Your task is to print every entry below exactly as given.

═══ Rows

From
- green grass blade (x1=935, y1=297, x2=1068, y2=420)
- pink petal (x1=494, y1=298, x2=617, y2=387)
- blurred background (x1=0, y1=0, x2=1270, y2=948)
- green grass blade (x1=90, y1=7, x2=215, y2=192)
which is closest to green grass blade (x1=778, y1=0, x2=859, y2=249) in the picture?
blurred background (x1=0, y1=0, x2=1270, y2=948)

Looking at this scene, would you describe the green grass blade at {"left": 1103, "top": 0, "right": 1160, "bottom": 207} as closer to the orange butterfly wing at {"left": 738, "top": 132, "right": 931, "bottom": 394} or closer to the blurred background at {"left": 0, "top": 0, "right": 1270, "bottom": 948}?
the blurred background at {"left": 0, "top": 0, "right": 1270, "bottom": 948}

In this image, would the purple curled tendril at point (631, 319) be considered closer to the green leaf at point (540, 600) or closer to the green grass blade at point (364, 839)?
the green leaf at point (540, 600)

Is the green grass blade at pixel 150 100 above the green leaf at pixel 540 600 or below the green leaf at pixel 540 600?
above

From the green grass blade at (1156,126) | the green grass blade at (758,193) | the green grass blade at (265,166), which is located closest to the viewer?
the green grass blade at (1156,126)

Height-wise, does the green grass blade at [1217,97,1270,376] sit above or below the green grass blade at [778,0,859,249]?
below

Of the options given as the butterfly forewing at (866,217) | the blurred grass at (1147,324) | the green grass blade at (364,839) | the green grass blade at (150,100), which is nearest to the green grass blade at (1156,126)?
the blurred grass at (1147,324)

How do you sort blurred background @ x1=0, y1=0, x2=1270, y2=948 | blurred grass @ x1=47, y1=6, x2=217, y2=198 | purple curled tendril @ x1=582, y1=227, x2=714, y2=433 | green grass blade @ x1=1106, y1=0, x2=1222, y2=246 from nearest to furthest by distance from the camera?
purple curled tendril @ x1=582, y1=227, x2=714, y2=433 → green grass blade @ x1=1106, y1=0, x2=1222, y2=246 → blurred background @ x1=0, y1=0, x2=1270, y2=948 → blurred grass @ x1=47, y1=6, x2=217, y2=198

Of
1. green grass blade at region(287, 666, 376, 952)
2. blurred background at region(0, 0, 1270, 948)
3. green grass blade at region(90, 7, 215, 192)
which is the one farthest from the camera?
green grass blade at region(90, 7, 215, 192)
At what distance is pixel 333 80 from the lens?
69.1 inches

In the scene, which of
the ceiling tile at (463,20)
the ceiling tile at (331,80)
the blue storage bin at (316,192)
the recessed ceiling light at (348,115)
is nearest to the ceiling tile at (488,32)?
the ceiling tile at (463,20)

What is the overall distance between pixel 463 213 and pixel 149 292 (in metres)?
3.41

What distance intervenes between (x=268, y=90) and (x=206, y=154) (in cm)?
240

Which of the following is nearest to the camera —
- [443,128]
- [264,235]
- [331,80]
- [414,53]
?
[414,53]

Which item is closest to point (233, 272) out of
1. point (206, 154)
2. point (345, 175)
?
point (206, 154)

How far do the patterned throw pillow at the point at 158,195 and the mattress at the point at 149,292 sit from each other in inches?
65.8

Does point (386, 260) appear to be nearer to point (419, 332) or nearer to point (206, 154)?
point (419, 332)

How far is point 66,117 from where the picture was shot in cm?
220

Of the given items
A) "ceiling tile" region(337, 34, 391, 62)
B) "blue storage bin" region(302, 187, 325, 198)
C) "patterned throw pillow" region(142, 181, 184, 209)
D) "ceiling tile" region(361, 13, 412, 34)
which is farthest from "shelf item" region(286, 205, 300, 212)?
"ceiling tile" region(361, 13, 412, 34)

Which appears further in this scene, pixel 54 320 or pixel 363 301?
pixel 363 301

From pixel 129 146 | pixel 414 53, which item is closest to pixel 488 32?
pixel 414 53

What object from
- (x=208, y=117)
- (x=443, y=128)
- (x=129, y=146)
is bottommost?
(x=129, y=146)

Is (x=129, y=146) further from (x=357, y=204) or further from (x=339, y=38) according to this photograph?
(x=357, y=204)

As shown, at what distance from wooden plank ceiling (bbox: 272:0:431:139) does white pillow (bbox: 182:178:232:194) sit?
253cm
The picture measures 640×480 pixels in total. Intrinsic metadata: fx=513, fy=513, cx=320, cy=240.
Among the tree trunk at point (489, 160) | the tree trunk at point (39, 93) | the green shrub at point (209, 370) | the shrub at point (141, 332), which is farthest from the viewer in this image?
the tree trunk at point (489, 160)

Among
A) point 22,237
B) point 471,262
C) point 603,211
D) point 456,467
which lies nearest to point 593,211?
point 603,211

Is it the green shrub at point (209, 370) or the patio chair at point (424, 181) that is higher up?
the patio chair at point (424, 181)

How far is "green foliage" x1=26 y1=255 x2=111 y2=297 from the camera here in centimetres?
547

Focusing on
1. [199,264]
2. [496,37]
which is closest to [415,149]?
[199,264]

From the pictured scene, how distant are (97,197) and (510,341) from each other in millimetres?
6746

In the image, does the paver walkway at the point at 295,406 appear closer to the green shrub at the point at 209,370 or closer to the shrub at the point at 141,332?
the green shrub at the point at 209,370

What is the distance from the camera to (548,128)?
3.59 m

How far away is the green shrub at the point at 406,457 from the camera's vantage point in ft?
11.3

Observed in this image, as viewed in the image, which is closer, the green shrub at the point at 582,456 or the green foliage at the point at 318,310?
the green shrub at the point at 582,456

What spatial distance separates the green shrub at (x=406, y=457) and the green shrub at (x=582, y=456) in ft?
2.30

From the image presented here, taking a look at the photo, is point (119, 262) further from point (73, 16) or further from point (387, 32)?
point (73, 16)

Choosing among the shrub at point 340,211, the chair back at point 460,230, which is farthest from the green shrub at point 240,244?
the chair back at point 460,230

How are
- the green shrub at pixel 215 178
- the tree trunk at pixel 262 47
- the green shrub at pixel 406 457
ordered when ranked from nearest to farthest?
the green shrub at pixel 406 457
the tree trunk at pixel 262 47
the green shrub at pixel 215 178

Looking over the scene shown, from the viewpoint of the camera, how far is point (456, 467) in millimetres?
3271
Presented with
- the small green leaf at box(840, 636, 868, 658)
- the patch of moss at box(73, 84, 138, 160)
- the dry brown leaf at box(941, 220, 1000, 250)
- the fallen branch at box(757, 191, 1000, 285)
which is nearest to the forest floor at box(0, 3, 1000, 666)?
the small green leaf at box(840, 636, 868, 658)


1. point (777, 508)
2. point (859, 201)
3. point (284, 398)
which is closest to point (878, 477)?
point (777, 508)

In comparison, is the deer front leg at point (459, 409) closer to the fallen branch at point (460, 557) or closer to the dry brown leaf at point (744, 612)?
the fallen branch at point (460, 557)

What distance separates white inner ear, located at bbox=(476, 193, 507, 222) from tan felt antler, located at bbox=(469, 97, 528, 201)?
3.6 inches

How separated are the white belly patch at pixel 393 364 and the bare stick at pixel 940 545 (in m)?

══════

**Response to this task**
From
- green grass blade (x1=935, y1=297, x2=1068, y2=420)
- pink petal (x1=494, y1=298, x2=617, y2=387)
- blurred background (x1=0, y1=0, x2=1270, y2=948)
- green grass blade (x1=90, y1=7, x2=215, y2=192)
which is closest to green grass blade (x1=778, y1=0, x2=859, y2=249) in the picture?
blurred background (x1=0, y1=0, x2=1270, y2=948)

Looking at this scene, would you describe the green grass blade at {"left": 1103, "top": 0, "right": 1160, "bottom": 207} as closer to the orange butterfly wing at {"left": 738, "top": 132, "right": 931, "bottom": 394} or closer to the blurred background at {"left": 0, "top": 0, "right": 1270, "bottom": 948}?
the blurred background at {"left": 0, "top": 0, "right": 1270, "bottom": 948}

In this image, would the purple curled tendril at point (631, 319) be considered closer to the green leaf at point (540, 600) or closer to the green grass blade at point (364, 839)?
the green leaf at point (540, 600)

Is the green grass blade at pixel 150 100 above the green leaf at pixel 540 600 or below the green leaf at pixel 540 600?
above

From the green grass blade at (1156,126) | the green grass blade at (758,193) | the green grass blade at (265,166), which is located closest to the viewer?
the green grass blade at (1156,126)

Height-wise, does the green grass blade at [1217,97,1270,376] sit above or below the green grass blade at [778,0,859,249]?
below

Of the options given as the butterfly forewing at (866,217) | the blurred grass at (1147,324) | the green grass blade at (364,839) | the green grass blade at (150,100), which is nearest to the green grass blade at (1156,126)?
the blurred grass at (1147,324)

How do you sort blurred background @ x1=0, y1=0, x2=1270, y2=948 | blurred grass @ x1=47, y1=6, x2=217, y2=198 | purple curled tendril @ x1=582, y1=227, x2=714, y2=433 | green grass blade @ x1=1106, y1=0, x2=1222, y2=246 from nearest to furthest by distance from the camera?
purple curled tendril @ x1=582, y1=227, x2=714, y2=433 → green grass blade @ x1=1106, y1=0, x2=1222, y2=246 → blurred background @ x1=0, y1=0, x2=1270, y2=948 → blurred grass @ x1=47, y1=6, x2=217, y2=198

Of
1. green grass blade at region(287, 666, 376, 952)
2. blurred background at region(0, 0, 1270, 948)
3. green grass blade at region(90, 7, 215, 192)
which is the one farthest from the camera?
green grass blade at region(90, 7, 215, 192)
At what distance is pixel 333 80 from the lens?
69.1 inches

In the scene, which of
the ceiling tile at (463,20)
the ceiling tile at (331,80)
the blue storage bin at (316,192)
the recessed ceiling light at (348,115)
is nearest to the ceiling tile at (488,32)?
the ceiling tile at (463,20)

What is the overall distance between pixel 463 213 and pixel 149 292 (in metres)?
3.41

What distance intervenes between (x=268, y=90) and (x=206, y=154) (in cm)?
240

Which of the following is nearest to the camera —
- [443,128]
- [264,235]
- [331,80]
- [414,53]
?
[414,53]

Which item is closest to point (233, 272) out of
1. point (206, 154)
2. point (345, 175)
?
point (206, 154)

How far do the patterned throw pillow at the point at 158,195 and the mattress at the point at 149,292 sit from each other in inches?
65.8

Does point (386, 260) appear to be nearer to point (419, 332) or nearer to point (206, 154)?
point (419, 332)

How far is point 66,117 from where the picture was shot in cm?
220

Of the given items
A) "ceiling tile" region(337, 34, 391, 62)
B) "blue storage bin" region(302, 187, 325, 198)
C) "patterned throw pillow" region(142, 181, 184, 209)
D) "ceiling tile" region(361, 13, 412, 34)
which is farthest from "shelf item" region(286, 205, 300, 212)?
"ceiling tile" region(361, 13, 412, 34)

Which appears further in this scene, pixel 54 320 or pixel 363 301?
pixel 363 301

From pixel 129 146 | pixel 414 53, which item is closest to pixel 488 32?
pixel 414 53

What object from
- (x=208, y=117)
- (x=443, y=128)
- (x=129, y=146)
is bottommost?
(x=129, y=146)

Is (x=129, y=146) further from (x=357, y=204) or further from (x=339, y=38) according to this photograph?
(x=357, y=204)

As shown, at what distance from wooden plank ceiling (bbox: 272:0:431:139) does white pillow (bbox: 182:178:232:194) sit?
253cm
The picture measures 640×480 pixels in total. Intrinsic metadata: fx=513, fy=513, cx=320, cy=240.
Among the tree trunk at point (489, 160) | the tree trunk at point (39, 93) | the green shrub at point (209, 370) | the shrub at point (141, 332), which is farthest from the viewer in this image?
the tree trunk at point (489, 160)

Among
A) point 22,237
B) point 471,262
C) point 603,211
D) point 456,467
which lies nearest to point 593,211?
point 603,211

Is it the green shrub at point (209, 370) or the patio chair at point (424, 181) that is higher up?
the patio chair at point (424, 181)

How far is "green foliage" x1=26 y1=255 x2=111 y2=297 from the camera here in centimetres?
547

Focusing on
1. [199,264]
2. [496,37]
which is closest to [415,149]?
[199,264]

From the pictured scene, how distant are (97,197) and (510,341) from each other in millimetres?
6746

In the image, does the paver walkway at the point at 295,406 appear closer to the green shrub at the point at 209,370 or closer to the shrub at the point at 141,332?
the green shrub at the point at 209,370

What is the distance from the camera to (548,128)?
3.59 m

How far away is the green shrub at the point at 406,457 from the camera's vantage point in ft?
11.3

Observed in this image, as viewed in the image, which is closer, the green shrub at the point at 582,456 or the green foliage at the point at 318,310?
the green shrub at the point at 582,456

What spatial distance separates the green shrub at (x=406, y=457) and the green shrub at (x=582, y=456) in ft?
2.30

From the image presented here, taking a look at the photo, is point (119, 262) further from point (73, 16) or further from point (387, 32)?
point (73, 16)

Choosing among the shrub at point 340,211, the chair back at point 460,230, which is farthest from the green shrub at point 240,244?
the chair back at point 460,230

How are
- the green shrub at pixel 215 178
- the tree trunk at pixel 262 47
- the green shrub at pixel 406 457
ordered when ranked from nearest to farthest?
the green shrub at pixel 406 457
the tree trunk at pixel 262 47
the green shrub at pixel 215 178

Looking over the scene shown, from the viewpoint of the camera, how far is point (456, 467) in millimetres?
3271
Presented with
- the small green leaf at box(840, 636, 868, 658)
- the patch of moss at box(73, 84, 138, 160)
- the dry brown leaf at box(941, 220, 1000, 250)
- the fallen branch at box(757, 191, 1000, 285)
which is nearest to the forest floor at box(0, 3, 1000, 666)?
the small green leaf at box(840, 636, 868, 658)


1. point (777, 508)
2. point (859, 201)
3. point (284, 398)
which is closest to point (878, 477)?
point (777, 508)

In comparison, is the deer front leg at point (459, 409) closer to the fallen branch at point (460, 557) or closer to the dry brown leaf at point (744, 612)?
the fallen branch at point (460, 557)

What distance separates white inner ear, located at bbox=(476, 193, 507, 222) from tan felt antler, located at bbox=(469, 97, 528, 201)?
3.6 inches

How separated are the white belly patch at pixel 393 364 and the bare stick at pixel 940 545 (in m)?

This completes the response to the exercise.